Step 2 — Operands and instructions

Operand

struct Operand {
    enum class Kind { None, Temp, Constant, Named };
    Kind        kind = Kind::None;
    int         tempId = -1;     // Temp
    Value       constVal;        // Constant
    std::string name;            // Named  (includes leading sigil-less form)
    // factories: none(), temp(id), constant(v), named(name)
};

We use a single struct with a Kind tag rather than std::variant to keep the struct trivially copyable and (more importantly) easy to print in a debugger. When you're chasing an IR bug at 1 a.m. you want p ins.srcs[0] to show something, not a variant index.

tempId, constVal, and name are independent fields; only one is meaningful for any given Kind. The constructors mirror that:

Operand::temp(3);                 // t3
Operand::constant(Value::makeInt(42));   // immediate
Operand::named("x");              // %x
Operand::none();                  // placeholder

Op — the opcode enum

GroupOpcodes
arithmeticAdd Sub Mul Div Mod Neg
comparisonEq Ne Lt Le Gt Ge
logicalNot (and/or are lowered, not opcodes)
move/loadMove LoadGlobal StoreGlobal
controlJump CondJump Return
effectsPrint Call

Notable design choices:

  • No And / Or opcode. Short-circuit semantics demand control flow; we lower them to CondJump (see step 6).
  • Move rather than Copy. Same idea as RISC-V or MIPS pseudo-ops: one instruction that says "write the source into the destination, unchanged." The mem2reg pass in cp-09 will eliminate most of these.
  • Call is a regular instruction. It has a destination temp (for the return value), an opcode-level callee name in ins.name for direct calls, and operands [callee, arg0, arg1, ...]. Indirect calls (cp-12 closures) will store <indirect> in the name and use srcs[0] for the callee operand.

Instr

struct Instr {
    Op            op;
    Operand       dst;         // None if the op produces no value
    std::vector<Operand> srcs; // 0..N source operands
    std::string   name;        // global name / function name
    int           bbT = -1;    // jmp target / cjmp true target
    int           bbF = -1;    // cjmp false target
    int           line = 0;    // source line for diagnostics
};

One struct fits all instruction kinds. The alternative — a discriminated hierarchy with AddInstr, JumpInstr, CallInstr, ... — is dogmatically purer, but cripplingly painful to walk in passes. Every pass would need a giant visitor or a type-switch. A flat struct lets passes loop over instrs and switch on ins.op.

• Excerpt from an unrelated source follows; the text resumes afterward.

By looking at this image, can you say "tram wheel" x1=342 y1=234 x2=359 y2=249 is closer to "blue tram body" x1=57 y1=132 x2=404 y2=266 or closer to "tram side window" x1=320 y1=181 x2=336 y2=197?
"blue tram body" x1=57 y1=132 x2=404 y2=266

The cost: each instruction carries unused fields. For TAC at this scale that's a sub-megabyte overhead even for large programs, and it's the shape MLIR uses (an Operation* with attributes, results, operands, successors). Compiler IRs converge on this design for a reason.

Why constants are inline operands

In some IRs (notably LLVM) constants are first-class Values, distinct from instructions. We took the simpler route: a constant is just an Operand::Constant, printed inline. Pros: trivial printer, no constant pool to manage. Cons: you can't dyn_cast a constant the way you can in LLVM. For a teaching IR that's the right trade.